Brussels — A majority of Europeans support introducing minimum taxes on the wealthiest individuals and large multinational companies, according to a 2025 Eurobarometer survey.
The poll found that 65% of respondents across the European Union favor a minimum wealth tax targeting the richest 0.001% of individuals. Support for requiring large multinational companies to pay a minimum level of tax in each country where they operate is even higher, at 80%.
Taxation remains a central issue in Europe, as governments seek to strengthen public finances and ensure fairness in tax systems. Debate has intensified in recent years over whether wealthy individuals and global corporations contribute adequately.

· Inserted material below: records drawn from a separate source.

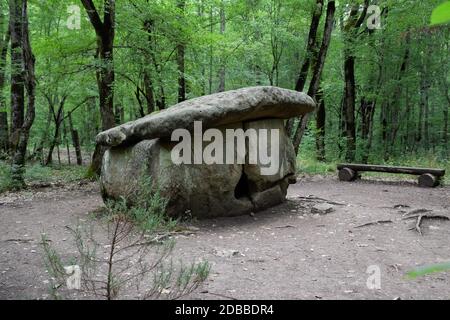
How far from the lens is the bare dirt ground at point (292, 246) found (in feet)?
12.0

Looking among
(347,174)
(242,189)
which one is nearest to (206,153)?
(242,189)

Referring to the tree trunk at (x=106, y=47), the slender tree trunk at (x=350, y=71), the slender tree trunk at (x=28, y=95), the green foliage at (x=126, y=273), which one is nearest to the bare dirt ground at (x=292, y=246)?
the green foliage at (x=126, y=273)

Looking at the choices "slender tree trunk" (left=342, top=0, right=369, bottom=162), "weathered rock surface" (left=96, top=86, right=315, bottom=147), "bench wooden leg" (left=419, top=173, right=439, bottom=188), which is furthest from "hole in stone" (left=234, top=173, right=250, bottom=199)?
"slender tree trunk" (left=342, top=0, right=369, bottom=162)

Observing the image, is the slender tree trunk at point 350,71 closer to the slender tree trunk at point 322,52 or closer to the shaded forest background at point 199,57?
the shaded forest background at point 199,57

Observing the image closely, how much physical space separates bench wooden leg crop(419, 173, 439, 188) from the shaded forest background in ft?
11.7

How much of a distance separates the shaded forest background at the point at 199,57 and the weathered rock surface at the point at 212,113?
354 centimetres

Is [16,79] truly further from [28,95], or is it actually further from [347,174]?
[347,174]

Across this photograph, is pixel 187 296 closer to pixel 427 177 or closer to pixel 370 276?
pixel 370 276

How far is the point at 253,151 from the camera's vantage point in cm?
691

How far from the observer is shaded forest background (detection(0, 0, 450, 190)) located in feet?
33.7

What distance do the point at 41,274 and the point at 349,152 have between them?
12.2m

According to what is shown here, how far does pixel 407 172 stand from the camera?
400 inches

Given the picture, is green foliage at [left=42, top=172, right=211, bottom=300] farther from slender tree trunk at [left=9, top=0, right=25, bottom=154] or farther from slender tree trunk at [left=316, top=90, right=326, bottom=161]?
slender tree trunk at [left=316, top=90, right=326, bottom=161]

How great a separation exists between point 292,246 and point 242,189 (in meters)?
2.36
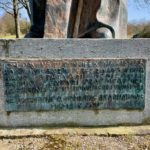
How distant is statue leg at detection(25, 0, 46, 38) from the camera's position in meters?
4.16

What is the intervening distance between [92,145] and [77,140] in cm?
Answer: 16

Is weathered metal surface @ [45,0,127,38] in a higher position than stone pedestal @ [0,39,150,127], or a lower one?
higher

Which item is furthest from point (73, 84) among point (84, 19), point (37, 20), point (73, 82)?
point (37, 20)

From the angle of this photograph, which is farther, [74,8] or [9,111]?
[74,8]

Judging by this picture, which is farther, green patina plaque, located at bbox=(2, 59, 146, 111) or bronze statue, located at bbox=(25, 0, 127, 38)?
bronze statue, located at bbox=(25, 0, 127, 38)

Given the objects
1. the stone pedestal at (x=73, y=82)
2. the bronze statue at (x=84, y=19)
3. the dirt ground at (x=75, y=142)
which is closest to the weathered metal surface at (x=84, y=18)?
the bronze statue at (x=84, y=19)

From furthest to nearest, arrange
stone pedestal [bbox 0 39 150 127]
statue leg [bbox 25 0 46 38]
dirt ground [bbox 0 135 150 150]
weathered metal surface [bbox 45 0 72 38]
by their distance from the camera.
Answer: statue leg [bbox 25 0 46 38] < weathered metal surface [bbox 45 0 72 38] < stone pedestal [bbox 0 39 150 127] < dirt ground [bbox 0 135 150 150]

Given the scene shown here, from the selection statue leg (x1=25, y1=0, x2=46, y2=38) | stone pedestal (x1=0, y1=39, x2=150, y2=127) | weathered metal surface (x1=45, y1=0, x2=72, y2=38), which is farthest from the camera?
statue leg (x1=25, y1=0, x2=46, y2=38)

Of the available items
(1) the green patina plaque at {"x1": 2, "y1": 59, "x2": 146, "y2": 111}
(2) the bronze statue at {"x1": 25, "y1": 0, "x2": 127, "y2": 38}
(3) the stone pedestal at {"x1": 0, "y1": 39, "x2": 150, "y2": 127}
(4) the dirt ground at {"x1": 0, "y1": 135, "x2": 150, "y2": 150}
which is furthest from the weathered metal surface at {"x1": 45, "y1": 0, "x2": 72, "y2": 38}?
(4) the dirt ground at {"x1": 0, "y1": 135, "x2": 150, "y2": 150}

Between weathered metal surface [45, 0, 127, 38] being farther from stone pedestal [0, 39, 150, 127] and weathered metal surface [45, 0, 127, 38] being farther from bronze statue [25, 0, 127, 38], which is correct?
stone pedestal [0, 39, 150, 127]

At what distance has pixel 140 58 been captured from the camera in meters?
3.71

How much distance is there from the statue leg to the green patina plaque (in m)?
0.62

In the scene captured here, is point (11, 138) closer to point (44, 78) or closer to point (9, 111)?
Result: point (9, 111)

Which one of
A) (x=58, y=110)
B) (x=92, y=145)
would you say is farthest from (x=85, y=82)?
(x=92, y=145)
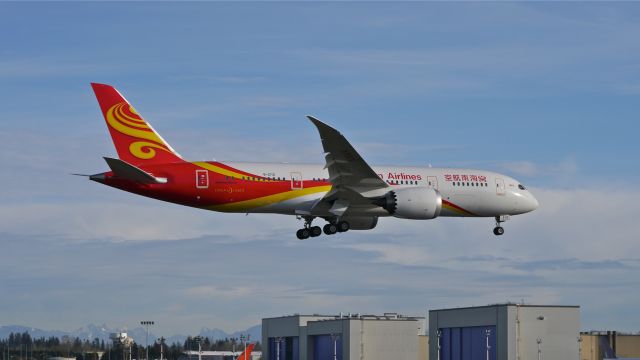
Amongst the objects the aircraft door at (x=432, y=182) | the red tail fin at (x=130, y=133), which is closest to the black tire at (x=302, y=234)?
the aircraft door at (x=432, y=182)

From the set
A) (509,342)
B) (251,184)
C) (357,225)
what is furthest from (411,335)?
(251,184)

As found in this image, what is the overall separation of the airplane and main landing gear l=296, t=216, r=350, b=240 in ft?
0.20

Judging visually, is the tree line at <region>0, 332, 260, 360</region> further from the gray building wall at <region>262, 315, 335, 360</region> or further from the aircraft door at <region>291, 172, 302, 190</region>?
the aircraft door at <region>291, 172, 302, 190</region>

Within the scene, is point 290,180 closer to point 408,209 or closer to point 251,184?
point 251,184

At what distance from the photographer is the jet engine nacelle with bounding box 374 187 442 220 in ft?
219

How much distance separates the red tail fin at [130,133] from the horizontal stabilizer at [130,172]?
10.4ft

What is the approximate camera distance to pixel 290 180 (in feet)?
219

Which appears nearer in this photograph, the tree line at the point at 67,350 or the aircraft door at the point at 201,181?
the aircraft door at the point at 201,181

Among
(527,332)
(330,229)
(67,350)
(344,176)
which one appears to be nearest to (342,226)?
(330,229)

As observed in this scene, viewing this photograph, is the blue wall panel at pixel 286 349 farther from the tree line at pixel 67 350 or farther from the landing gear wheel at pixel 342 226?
the landing gear wheel at pixel 342 226

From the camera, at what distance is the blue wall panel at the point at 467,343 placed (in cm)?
9606

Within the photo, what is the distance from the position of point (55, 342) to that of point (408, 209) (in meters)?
109

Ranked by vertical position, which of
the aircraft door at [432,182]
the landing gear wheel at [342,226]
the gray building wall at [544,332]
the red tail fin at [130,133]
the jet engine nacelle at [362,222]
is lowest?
the gray building wall at [544,332]

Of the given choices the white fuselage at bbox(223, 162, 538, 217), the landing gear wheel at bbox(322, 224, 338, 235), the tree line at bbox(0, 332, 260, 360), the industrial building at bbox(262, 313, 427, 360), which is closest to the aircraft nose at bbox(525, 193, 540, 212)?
the white fuselage at bbox(223, 162, 538, 217)
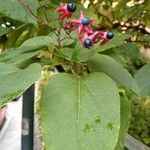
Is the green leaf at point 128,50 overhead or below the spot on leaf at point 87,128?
overhead

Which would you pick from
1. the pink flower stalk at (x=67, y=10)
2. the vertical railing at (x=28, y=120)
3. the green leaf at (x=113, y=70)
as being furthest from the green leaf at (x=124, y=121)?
the vertical railing at (x=28, y=120)

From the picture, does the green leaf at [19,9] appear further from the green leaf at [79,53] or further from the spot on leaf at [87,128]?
the spot on leaf at [87,128]

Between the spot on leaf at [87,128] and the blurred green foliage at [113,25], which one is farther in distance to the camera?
the blurred green foliage at [113,25]

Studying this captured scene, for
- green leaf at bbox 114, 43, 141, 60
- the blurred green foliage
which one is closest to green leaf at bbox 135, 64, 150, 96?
the blurred green foliage

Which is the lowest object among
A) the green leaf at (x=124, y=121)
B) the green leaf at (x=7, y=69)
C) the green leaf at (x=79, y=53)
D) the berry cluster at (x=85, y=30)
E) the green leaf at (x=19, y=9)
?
the green leaf at (x=124, y=121)

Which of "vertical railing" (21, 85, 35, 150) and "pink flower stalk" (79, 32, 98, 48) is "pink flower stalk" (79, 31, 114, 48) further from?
"vertical railing" (21, 85, 35, 150)

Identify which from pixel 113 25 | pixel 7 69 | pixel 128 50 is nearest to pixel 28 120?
pixel 128 50

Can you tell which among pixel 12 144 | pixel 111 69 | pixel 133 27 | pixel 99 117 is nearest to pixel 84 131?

Support for a wealth tax varies widely among EU member states. Hungary recorded the highest backing at 78%, followed by Bulgaria, Romania, Croatia and Greece, each with support levels above 70%. At the lower end, only 45% in Czechia support the measure, while backing also falls below half in Poland and Denmark.
Among the EU’s four largest economies, support levels are similar. Italy leads with 70%, while Germany and Spain each report 69%. France stands at 65%, matching the EU average.
Experts say perceptions of inequality play a key role in shaping public opinion. Erick Kirchler of the University of Vienna said visible wealth gaps and weaker social safety nets tend to increase demand for higher taxes on the richest individuals.
In contrast, Nordic countries, which have previously abolished wealth taxes, show more limited support. Kirchler said citizens in these countries generally trust existing income and capital tax systems to distribute burdens fairly.
Trust in government institutions also influences attitudes. Caren Sureth-Sloane of Paderborn University said dissatisfaction with governance or concerns about tax avoidance can drive stronger calls for wealth taxes.
Support for taxing multinational companies is stronger across the bloc. The survey shows that 44% of respondents strongly agree and 36% somewhat agree that large companies should pay a minimum amount of tax in each country where they operate.
Greece recorded the highest overall support at 87%, followed by Austria at 86%. Germany, France, Finland, Portugal and Croatia all reported support levels above 80%.
Lower levels of support were observed in Hungary (67%), Latvia (72%), Slovenia (73%), Slovakia (73%) and Czechia (74%).
Analysts say economic strategy may explain some of these differences. Countries that rely heavily on foreign direct investment, such as Hungary and Latvia, may be more cautious about stricter international tax coordination due to concerns about competitiveness.
Public debate around corporate taxation has grown as global technology and retail companies face scrutiny over profit shifting and tax practices. Perceptions of fairness are generally stronger in Western and Nordic Europe, while skepticism remains higher in parts of Eastern Europe.
The findings highlight broad public backing for tax reforms aimed at addressing inequality and ensuring multinational firms contribute more consistently across the EU.